A Lebanese official has told Hezbollah commanders in Lebanon that if they do not respond to the recent Israeli attacks on Dhahiyeh region in Southern Beirut, Washington will avoid sanctioning some Lebanese entities, the Arabic-language al-Mayadeen news channel quoted Wa'am Wahhab as saying on Saturday.
Wahhab said this has most likely been Lebanese Prime Minister Sa'ad al-Hariri who has carried the message from US Secretary of State Mike Pompeo to Hezbollah.
He further added that Hezbollah leaders have turned down the offer, stressing that Israel will certainly receive a response.
The Hezbollah resistance movement warned Israel of a “surprise blow” in retaliation for the Tel Aviv regime’s recent drone incursion into Lebanon.
In an interview with RT television network on Tuesday, Hezbollah Deputy Secretary General Sheikh Naim Qassem said that the recent Israeli drone attacks on the Lebanese soil could not be considered “a passing issue”.
He also refused to provide details of Hezbollah’s response, adding, however, that the reaction would be “a surprise” for the Tel Aviv regime.
Qassem further described the Lebanese government’s position on the Israeli assaults as correct, stressing that the country would not wait for a reaction from the United Nations Security Council.

[Collected data]
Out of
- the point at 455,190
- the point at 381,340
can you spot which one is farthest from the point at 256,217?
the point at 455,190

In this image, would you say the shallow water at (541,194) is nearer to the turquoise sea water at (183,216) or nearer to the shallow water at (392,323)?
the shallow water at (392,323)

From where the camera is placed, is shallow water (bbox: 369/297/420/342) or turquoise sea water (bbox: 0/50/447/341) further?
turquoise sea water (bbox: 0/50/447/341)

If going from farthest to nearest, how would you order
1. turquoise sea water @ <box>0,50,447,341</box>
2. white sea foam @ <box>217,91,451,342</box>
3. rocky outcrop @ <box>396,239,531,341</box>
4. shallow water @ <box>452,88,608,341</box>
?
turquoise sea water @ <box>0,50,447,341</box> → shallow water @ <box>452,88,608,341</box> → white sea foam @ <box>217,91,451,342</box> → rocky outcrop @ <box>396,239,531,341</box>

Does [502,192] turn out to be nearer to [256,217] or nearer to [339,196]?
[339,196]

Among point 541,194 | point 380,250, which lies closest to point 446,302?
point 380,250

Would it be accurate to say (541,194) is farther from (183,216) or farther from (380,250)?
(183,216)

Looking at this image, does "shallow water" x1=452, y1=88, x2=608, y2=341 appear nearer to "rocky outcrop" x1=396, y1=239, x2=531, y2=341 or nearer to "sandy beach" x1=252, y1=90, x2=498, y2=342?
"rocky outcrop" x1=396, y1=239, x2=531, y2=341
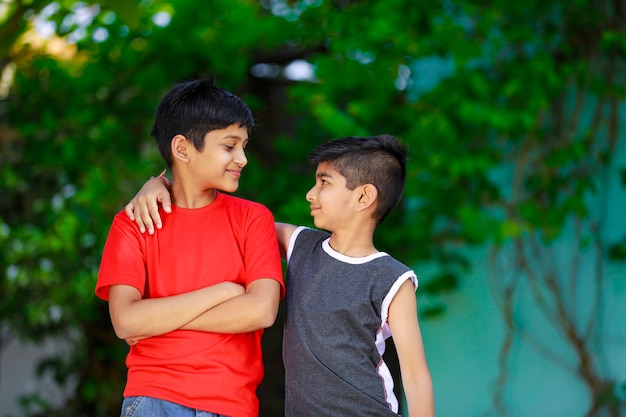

* _REQUIRED ACTIONS_:
1/ Could you output the part of the news report on Hezbollah and Israel starting at "A Lebanese official" and ending at "receive a response."?
2/ Can you go on with the news report on Hezbollah's promised response to Israel from the point where it stops?
The material plays no part in what you are asked to do here.

* _ANSWERS TO EACH TASK_:
1/
A Lebanese official has told Hezbollah commanders in Lebanon that if they do not respond to the recent Israeli attacks on Dhahiyeh region in Southern Beirut, Washington will avoid sanctioning some Lebanese entities, the Arabic-language al-Mayadeen news channel quoted Wa'am Wahhab as saying on Saturday.
Wahhab said this has most likely been Lebanese Prime Minister Sa'ad al-Hariri who has carried the message from US Secretary of State Mike Pompeo to Hezbollah.
He further added that Hezbollah leaders have turned down the offer, stressing that Israel will certainly receive a response.

2/
Two Israeli drones — which Hezbollah said were on a bombing mission — crashed in the Hezbollah stronghold in the South of the Lebanese capital, Beirut, last Sunday. One of the drones blew up near the ground, causing some damage to Hezbollah’s media office in the Moawwad neighborhood of Beirut’s Dhahieh suburb.
Hezbollah announced the unmanned aerial vehicles were rigged with explosives, with the movement’s Secretary General Seyed Hassan Nasrallah stressing that they were on a “suicide mission”.
He also described Sunday’s raids as the first Israeli attack on Lebanon since the 2006 war.
“From now on, we will down any Israeli drones in Lebanon’s skies,” he said, adding, “I say to the Israeli army on the border from tonight, stand guard. Wait for us one, two, three, four days.”
Israel launched two wars on Lebanon in 2000 and 2006, in both of which Hezbollah inflicted heavy losses on the regime’s military. Israeli officials have even threatened another war on Lebanon.
Lebanese President Michel Aoun on Monday called Israeli assaults on the Southern suburbs of the capital of Beirut and the town of Qousaya a "declaration of war".
"Attacks on the suburbs and the Qousaya area violate the 1701 resolution; these attacks allow Lebanon to use the right to protect its sovereignty, independence and territorial integrity", Aoun said during a meeting with UN Special Coordinator for Lebanon Jan Kubis.
Aoun added that the Lebanese people were seeking peace, not war, and "we do not accept that anyone threatens us in any way".
Lebanese Prime Minister Sa'ad Hariri on Monday during a meeting with the ambassadors from the five permanent members of the UN Security Council said that Beirut wanted to avoid an escalation of tensions with Israel over recent attacks, but that the international community needed to reject Israel's "blatant violation" of Lebanese sovereignty.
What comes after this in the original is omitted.